The New Yorker magazine has created quite a buzz with a story by Ryan Lizza entitled “The Obama Memos.” Needless to say, it is a highly-flattering portrait of President Obama and the underlying theme is that—gosh durn—it’s hard to be president.

There article includes lots of behind-the-scenes maneuvering that shows how policy is made in the Obama White House. I love this:  

[The president’s financial advisers] gave him one other crucial piece of advice. The tax cuts passed by George Bush would soon expire. Obama favored extending Bush’s middle-class cuts and ending the upper-income cuts. Tackling the deficit would be impossible otherwise.

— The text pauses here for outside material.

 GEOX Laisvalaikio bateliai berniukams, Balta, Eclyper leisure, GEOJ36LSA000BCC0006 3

But his economic team warned that, given the political climate, the extension of all the Bush tax cuts “could gain serious traction.” Not to worry, his political team insisted. Pelosi would never allow that to occur. We’re “confident that the Speaker would not agree to this becoming law,” Obama was assured.

Lizza's main source for the story is a 57-page, confidential memo that economist Lawrence Summers, who would go on to become the head of the National Economic Council, wrote for the president-elect in December of 2008. It is the Summers memo that has generated so much conversation.

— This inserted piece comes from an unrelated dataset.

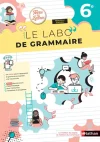 Cahier Terre des Lettres 6e – le labo de grammaire – Edition 2025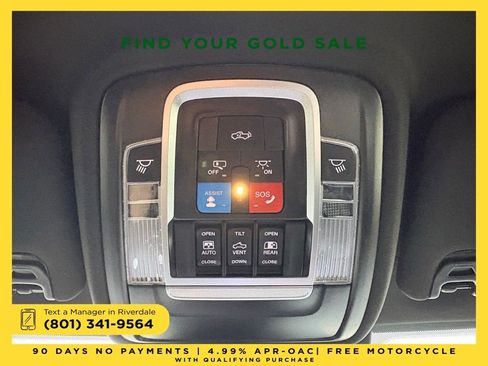 New 2026 RAM 3500 Limited image 19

The American Enterprise Institute’s James Pethokoukis has gone through the memo and the result is a blog post that deals with what the Obama team was thinking as it prepared to take office amid a financial crisis.

If you already feel bitter about how the government squanders the hard-earned money you have to send it every April 15, Pethokousis “11 stunning revelations from Larry Summers economics memo” will do nothing to mollify you. Each revelation is followed by the supporting text from the Summers memo. I have to say that stunning is a bit of an understatement. .

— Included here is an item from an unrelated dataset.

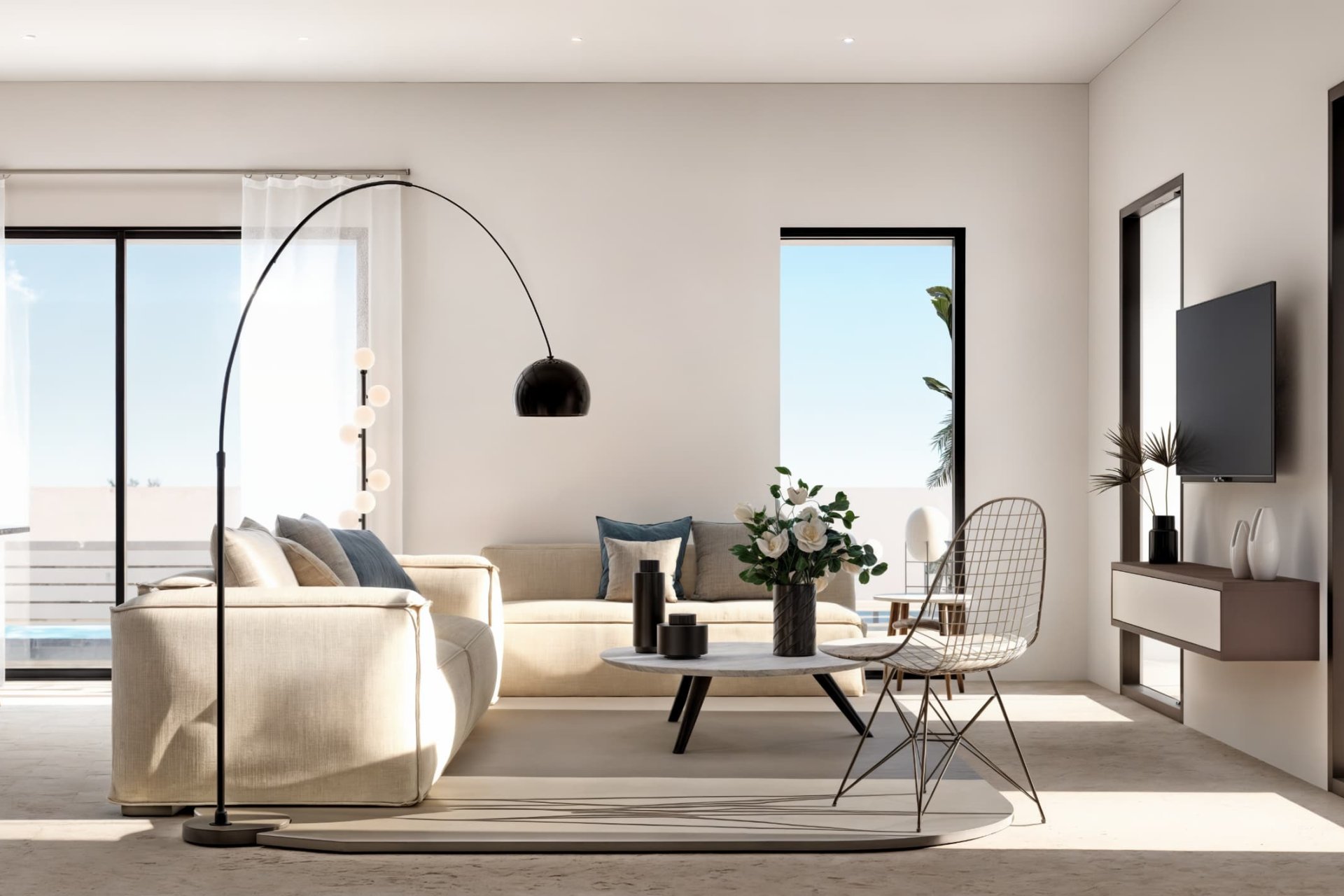 New Build - Detached House / Villa -
Finestrat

The most disheartening point is that the stimulus package—the package that our grandchildren will be paying for—was mostly “about implementing the Obama agenda.”

Supporting text from the Summers memo:

The short-run economic imperative was to identify as many campaign promises or high priority items that would spend out quickly and be inherently temporary. …  The stimulus package is a key tool for advancing clean energy goals and fulfilling a number of campaign commitments.

Another point: “Obamanomics was pricier than advertised:”

Said Summers:

Your campaign proposals add about $100 billion per year to the deficit largely because rescoring indicates that some of your revenue raisers do not raise as much as the campaign assumed and some of your proposals cost more than the campaign assumed. … Treasury estimates that repealing the tax cuts above $250,000 would raise about $40 billion less than the campaign assumed. … The health plan is about $10 billion more costly than the campaign estimated and the health savings are about $25 billion lower than the campaign estimated.

Oh, and this: “IPAB [the Independent Payment Advisory Board that is a key part of Obamacare] was there from the beginning:”

Summers:

There are two possibilities for making tough decisions on the long-run budget, which could be done either separately or together: creating an executive-branch “health board” (which focuses on one part of the issue) and a Congressionally chartered commission (which could focus more broadly).

I urge you to read Pethokousis’s entire post, since I can only hit the high points.

The Lizza article is a bit like the Jodi Kantor book, "The Obamas," in that, while both authors are fans of the administration, they have both unintentionally presented an unflattering account.